● Work order 1:
In the article on the film Litan, who composed the music?
● Work order 2:
Extend the article on the film Litan, starting after its final sentence.

● Excerpt provided:
▼

- Original French theatrical release poster
- Directed by: Jean-Pierre Mocky
- Written by: Jean-Pierre Mocky Jean-Claude Romer Patrick Granier Scott Baker Suzy Baker
- Produced by: Jean-Pierre Mocky
- Starring: Marie-José Nat Jean-Pierre Mocky Nino Ferrer Marisa Muxen
- Cinematography: Edmond Richard
- Edited by: Jean-Pierre Mocky Catherine Renault
- Music by: Nino Ferrer
- Production companies: Films A2 M. Films
- Distributed by: Coline Océanic Films
- Release date: 24 February 1982;
- Running time: 88 minutes
- Country: France
- Language: French

= Litan (film) =

Litan is a 1982 French horror film produced, edited and directed by Jean-Pierre Mocky and co-written with Jean-Claude Romer. It stars Marie-José Nat, Jean-Pierre Mocky, Nino Ferrer, and Marisa Muxen.

“Litan” is also recognised under alternate titles, including “La cité des spectres verts” and “Le voleur de visages,” which may vary by region.

== Plot summary ==
A young couple passes through the village of Litan as the locals hold a Festival of the Dead. As the festival progresses, strange, and eerie events occur that reveals something sinister at work. Fearing for their lives, the couple decided to flee the village before they too become overtaken by the dark implications of the celebration and become shadows of their former selves.

▲

(Dataset items)
▼

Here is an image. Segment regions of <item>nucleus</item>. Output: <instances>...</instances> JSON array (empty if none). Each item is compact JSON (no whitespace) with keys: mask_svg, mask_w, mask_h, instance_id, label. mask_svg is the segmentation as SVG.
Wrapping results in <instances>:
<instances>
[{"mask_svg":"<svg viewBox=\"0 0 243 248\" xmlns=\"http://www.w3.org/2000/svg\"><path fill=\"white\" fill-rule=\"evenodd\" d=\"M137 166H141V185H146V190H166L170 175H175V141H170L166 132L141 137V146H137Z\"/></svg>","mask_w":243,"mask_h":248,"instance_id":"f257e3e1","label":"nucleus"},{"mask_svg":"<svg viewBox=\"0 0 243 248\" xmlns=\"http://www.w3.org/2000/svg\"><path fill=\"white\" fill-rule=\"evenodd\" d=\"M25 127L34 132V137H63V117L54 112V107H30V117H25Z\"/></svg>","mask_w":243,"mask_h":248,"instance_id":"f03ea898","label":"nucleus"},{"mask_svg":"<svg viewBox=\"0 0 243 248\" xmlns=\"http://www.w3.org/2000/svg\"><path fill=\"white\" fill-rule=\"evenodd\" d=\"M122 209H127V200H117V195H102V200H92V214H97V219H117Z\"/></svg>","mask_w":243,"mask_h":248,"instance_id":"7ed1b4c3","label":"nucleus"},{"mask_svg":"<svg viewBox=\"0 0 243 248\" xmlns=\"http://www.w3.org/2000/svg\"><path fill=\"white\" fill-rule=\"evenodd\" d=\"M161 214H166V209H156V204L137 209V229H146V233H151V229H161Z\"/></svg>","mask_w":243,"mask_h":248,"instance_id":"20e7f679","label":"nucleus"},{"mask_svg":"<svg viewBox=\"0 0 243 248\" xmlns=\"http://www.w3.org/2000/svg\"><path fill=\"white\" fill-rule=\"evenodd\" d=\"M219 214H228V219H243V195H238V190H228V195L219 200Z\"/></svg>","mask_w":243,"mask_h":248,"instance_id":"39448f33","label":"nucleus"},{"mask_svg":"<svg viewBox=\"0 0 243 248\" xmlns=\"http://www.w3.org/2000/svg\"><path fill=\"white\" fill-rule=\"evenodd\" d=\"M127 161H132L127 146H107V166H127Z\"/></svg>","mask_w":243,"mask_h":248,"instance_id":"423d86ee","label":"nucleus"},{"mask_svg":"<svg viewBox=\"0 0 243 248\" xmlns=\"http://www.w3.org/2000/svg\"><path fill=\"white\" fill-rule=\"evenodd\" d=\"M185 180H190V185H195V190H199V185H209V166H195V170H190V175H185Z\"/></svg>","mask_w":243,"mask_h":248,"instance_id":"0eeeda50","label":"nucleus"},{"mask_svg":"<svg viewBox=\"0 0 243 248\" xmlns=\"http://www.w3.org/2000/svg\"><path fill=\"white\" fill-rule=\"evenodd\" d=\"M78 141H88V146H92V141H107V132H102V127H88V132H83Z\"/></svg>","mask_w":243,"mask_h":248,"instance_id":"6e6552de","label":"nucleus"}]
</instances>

▲

● Final answer 1:
Nino Ferrer

● Final answer 2:
== Cast ==
- Marie-José Nat - Nora
- Jean-Pierre Mocky - Jock
- Nino Ferrer - Le docteur Steve Julien
- Marisa Muxen - Estelle Servais
- Bill Dunn - Cornell
- Georges Wod - Bohr
- Dominique Zardi - Le chef des fous

==Release==
Litan, was released in France on February 24, 1982. The film was recently re-released in a 4K restoration on May 4, 2022.

==Reception==

===Awards and nominations===
Litan won the Critics Award at the Avoriaz Fantastic Film Festival. It also won the award for Best Screenplay at the Catalonian International Film Festival.